Long after war, U.S. flights return to Vietnam
Alan Solomon Chicago TribuneHO CHI MINH CITY, Vietnam -- The lingering image of American air travel in this city once called Saigon is a Marine Corps helicopter pulling away from the rooftop of an embattled U.S. Embassy.
However, nearly 30 years after that time, a United Airlines 747- 400 was greeted by two dozen white-clad women holding electronic lotus flowers, a battery of smiling officials and businessmen and at least 40 photographers elbowing for a better position to snap a shot of actor David Hasselhoff strolling in on a red carpet.
United's Flight 869, flying out of San Francisco with a stop in Hong Kong, landed at Ho Chi Minh City's Tan Son Nhat Airport at 10:07 p.m. local time Friday, 18 minutes ahead of schedule.
It was the first U.S. commercial carrier to land in Vietnam since a Pan American Airways jetliner flew in, and left, in April 1975, days before the city was overtaken by the North Vietnamese army.
"The Vietnamese people have been waiting for this flight," said Tran Tuan Anh, Vietnam consul general based in San Francisco and son of the country's current president. "We want Americans to come back - - but by American airliners, not American warplanes."
The arrival of the 347-seat United jumbo jet came after months of negotiations involving the airline and the governments of Vietnam and the United States, and is the latest sign of the ongoing thaw between the two countries.
"The normalization process has been a slow one," said Mark Schwab, Tokyo-based vice president of United's Pacific operations. "It picked up speed (in 2000) when President Bill Clinton visited the country, but there was this one missing element: No airlines were flying between the two countries."
Even before United's launch, people were making the trip.
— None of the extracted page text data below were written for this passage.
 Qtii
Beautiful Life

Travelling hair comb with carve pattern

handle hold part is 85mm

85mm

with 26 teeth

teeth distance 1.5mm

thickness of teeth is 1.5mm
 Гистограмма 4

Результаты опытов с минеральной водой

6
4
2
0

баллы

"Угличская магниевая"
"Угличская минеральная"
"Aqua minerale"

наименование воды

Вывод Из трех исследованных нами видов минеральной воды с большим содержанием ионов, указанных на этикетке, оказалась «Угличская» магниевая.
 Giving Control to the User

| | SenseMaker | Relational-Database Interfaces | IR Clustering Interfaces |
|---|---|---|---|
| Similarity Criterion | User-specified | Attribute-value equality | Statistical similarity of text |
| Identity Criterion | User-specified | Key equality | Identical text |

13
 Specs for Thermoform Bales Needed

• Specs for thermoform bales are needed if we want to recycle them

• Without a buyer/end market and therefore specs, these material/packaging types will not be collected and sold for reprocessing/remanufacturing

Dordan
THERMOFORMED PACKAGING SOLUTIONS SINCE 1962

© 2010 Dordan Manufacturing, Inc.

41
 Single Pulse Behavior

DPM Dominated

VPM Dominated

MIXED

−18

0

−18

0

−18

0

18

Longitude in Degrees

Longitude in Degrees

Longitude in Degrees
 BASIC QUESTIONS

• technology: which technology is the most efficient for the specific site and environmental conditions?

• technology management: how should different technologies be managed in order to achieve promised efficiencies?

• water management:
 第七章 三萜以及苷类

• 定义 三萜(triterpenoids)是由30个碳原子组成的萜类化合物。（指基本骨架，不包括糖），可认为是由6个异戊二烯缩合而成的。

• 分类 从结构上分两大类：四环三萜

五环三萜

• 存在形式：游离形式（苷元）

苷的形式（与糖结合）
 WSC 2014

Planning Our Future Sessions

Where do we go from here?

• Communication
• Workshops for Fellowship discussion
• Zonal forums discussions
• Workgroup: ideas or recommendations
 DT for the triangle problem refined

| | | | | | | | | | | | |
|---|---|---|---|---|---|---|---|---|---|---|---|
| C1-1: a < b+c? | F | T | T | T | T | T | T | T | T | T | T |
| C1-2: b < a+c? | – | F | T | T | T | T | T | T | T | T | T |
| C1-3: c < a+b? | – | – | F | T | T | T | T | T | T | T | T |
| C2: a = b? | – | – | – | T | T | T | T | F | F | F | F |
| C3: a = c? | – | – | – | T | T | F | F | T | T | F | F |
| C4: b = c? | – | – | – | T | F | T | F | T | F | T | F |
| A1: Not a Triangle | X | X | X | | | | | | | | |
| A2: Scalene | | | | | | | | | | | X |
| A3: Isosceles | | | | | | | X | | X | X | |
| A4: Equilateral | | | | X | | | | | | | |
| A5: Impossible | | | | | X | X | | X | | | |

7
Schwab said 300,000 Americans are expected to travel to Vietnam this year -- up 29 percent from a year ago, an increase inflated by the 2003 slowdown caused by SARS outbreaks. But those tourists will be coming in via Japanese, Korean, Thai and other primarily Asian carriers.
Now, for the first time in more than a generation, Americans will be able to fly directly -- albeit with a stop or two -- to Ho Chi Minh City.
Much of the early business, certainly during the Christmas and New Year's season, will be expatriate Vietnamese and their offspring, United officials said. Approximately 1.2 million Vietnamese live in the United States, according to Than, with the heaviest concentrations in California and Houston.
"They still have relatives and friends in Vietnam," Than said. "They can visit their homeland, visit their families. Once they come back to Vietnam, they'll want to visit again many times."
General tourism is also up and is expected by travel watchdogs to add 10 percent annually for the next decade, as travelers who have done the standard itineraries are drawn by tales of Vietnam's natural beauty, cultural attractions, beaches and their own basic curiosity about an nation emerging still from war and revolution.
Not everyone is ready to make that journey, however, and that includes significant numbers of Vietnamese and non-Vietnamese living in America. There are scars -- some hidden, some not.
"Obviously," said Martin White, United's senior vice president of marketing in Chicago, "some people may need more time --or it'll never be the right time."
"But others," he added, "will want to see how things have changed, because that was a long, long time ago..."
There also are sensitivities. On the inaugural flight -- along with Hasselhoff, representing the organization Wheels for Humanity, which provides wheelchairs for the needy worldwide--were dozens of ethnic Vietnamese, many along as part of a San Francisco delegation visiting its Sister City.
Some were upset because onboard announcements on the 14-hour San Francisco-Hong Kong leg were in Cantonese, Mandarin and English but not Vietnamese. A Vietnamese crew member was added for the two-hour flight from Hong Kong to Ho Chi Minh City.
"An oversight," Schwab said.
In a brief layover at the Hong Kong airport, passengers were greeted by young women in Vietnamese costumes performing Vietnamese dances.
"The girls," an unhappy Vietnamese man whispered in a reporter's ear, "are Chinese."
But the Vietnam arrival and ceremonies were flawless.
There's still the reality of a struggling airline, while drastically cutting staff and looking for other ways to emerge from its money woes, adding a route that some would see as more symbolic than loaded with profit potential.
"A lot of people have said that," White said. "We're going to market our way out of this. We're not going to save our way back into a hole that won't allow us to be a competing airline going forward."
"Pan Am tried to do that and failed. Shrinking an airline to cut costs doesn't make sense," he said.
What does make sense, said White, is vision.
"We can really bridge gaps," he said. "When you put a flight in like this, it really does open doors.
"I think Cuba will be the same way someday," said White. "I hope United can be the first to do that, too."